Well here we are again at that mad time of year when the garden is taking off, and the bees are getting restless, with swarm prevention techniques in full flow. I did a demaree on both of my hives, and successfully created 2 nuclei, one from each of my hives, so I now have 4 colonies. The demarees were partially successful – one went well whilst the other hive struggled to draw out the fresh comb and I think the queen scarpered – my theory is that it was a bit too cool for wax making and I have made a note to self to not attempt a demaree too enthusiastically early in the season in future.
1. What is going on in the hive?
The colony will be building up strongly now with the warm weather we have had in May (until last week). Now is the time to plan removal of any spring honey that you have – the best in my view. Of course if you have oil seed rape near your hives you must take it off really quickly or it will set hard and you will be unable to get it out.

**Data under study**.

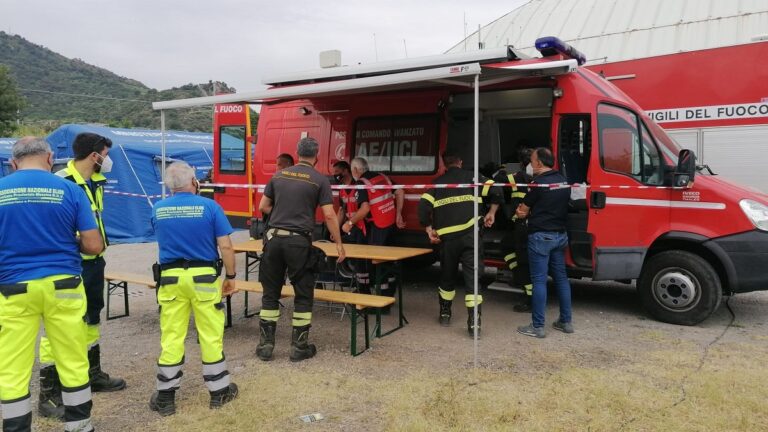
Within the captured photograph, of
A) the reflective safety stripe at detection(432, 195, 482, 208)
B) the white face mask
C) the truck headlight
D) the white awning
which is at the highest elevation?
the white awning

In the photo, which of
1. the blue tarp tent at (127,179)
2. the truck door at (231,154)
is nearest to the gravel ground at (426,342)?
the truck door at (231,154)

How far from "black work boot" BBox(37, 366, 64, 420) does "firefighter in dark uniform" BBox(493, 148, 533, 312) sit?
4.33 m

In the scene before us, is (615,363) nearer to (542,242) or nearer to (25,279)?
(542,242)

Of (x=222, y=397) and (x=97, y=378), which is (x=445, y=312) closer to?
(x=222, y=397)

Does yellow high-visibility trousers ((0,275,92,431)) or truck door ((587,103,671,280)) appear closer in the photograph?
yellow high-visibility trousers ((0,275,92,431))

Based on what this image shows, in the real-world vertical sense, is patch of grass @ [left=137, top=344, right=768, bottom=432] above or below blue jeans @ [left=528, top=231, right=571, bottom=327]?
below

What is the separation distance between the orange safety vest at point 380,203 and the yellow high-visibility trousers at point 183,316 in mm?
2657

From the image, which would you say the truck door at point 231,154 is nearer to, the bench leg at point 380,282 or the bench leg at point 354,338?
the bench leg at point 380,282

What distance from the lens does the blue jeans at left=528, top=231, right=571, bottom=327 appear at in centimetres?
526

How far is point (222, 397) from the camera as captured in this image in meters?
3.87

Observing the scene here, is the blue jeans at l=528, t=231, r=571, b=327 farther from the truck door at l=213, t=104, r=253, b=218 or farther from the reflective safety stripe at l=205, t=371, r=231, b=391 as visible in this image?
the truck door at l=213, t=104, r=253, b=218

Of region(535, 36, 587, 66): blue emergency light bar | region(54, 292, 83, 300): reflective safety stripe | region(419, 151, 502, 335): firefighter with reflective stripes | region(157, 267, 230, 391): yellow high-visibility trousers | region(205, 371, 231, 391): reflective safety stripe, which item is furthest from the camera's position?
region(535, 36, 587, 66): blue emergency light bar

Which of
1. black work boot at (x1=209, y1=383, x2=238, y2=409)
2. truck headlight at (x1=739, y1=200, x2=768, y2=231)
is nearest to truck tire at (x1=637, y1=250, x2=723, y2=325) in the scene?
truck headlight at (x1=739, y1=200, x2=768, y2=231)

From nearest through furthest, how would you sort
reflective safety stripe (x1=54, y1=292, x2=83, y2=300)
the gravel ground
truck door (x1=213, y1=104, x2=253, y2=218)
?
reflective safety stripe (x1=54, y1=292, x2=83, y2=300) < the gravel ground < truck door (x1=213, y1=104, x2=253, y2=218)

**Parts of the exercise**.
**1.** Write out every number that appears as a digit in the beekeeping text, in order of appearance.
**2.** Carry the beekeeping text forward from the point where it ends.
Nothing in the listing is needed for these tasks.

**Answers by item**.
**1.** 2, 4, 1

**2.**
Depressingly, we are approaching the longest day on 21st June. Whilst we feel that summer has only just begun, as the nights start drawing in again the bees will be thinking about winding down for the winter, so bear this in mind with your manipulations. For example it is quite difficult getting the bees to draw out comb after June.
2. Check your hives
You should be into regular inspections, once a week to look out for signs of swarming, which can stretch into June and has been known in July. Take the time to observe the entrance in between inspections too – are they regularly coming and going, bringing in pollen? I love sitting nearby with a cup of tea just watching what they are up to.
In your regular inspections:
- Do you see the queen or evidence of the queen (eggs, larvae brood in all stages)?
- What does the brood pattern look like? If it is patchy it could indicate that the queen is failing, or a brood disease.
- Look out for evidence of disease.
- What is the temperament like?
- Do you see drones?
- Do you see queen cells? Have your swarm prevention plan to hand. Just destroying any queen cells normally just delays the problem, so be ready to manage this situation.
- Are there sufficient stores – nectar and pollen?
- Is there enough room? If in doubt, add another super!
Don’t forget to keep records updated!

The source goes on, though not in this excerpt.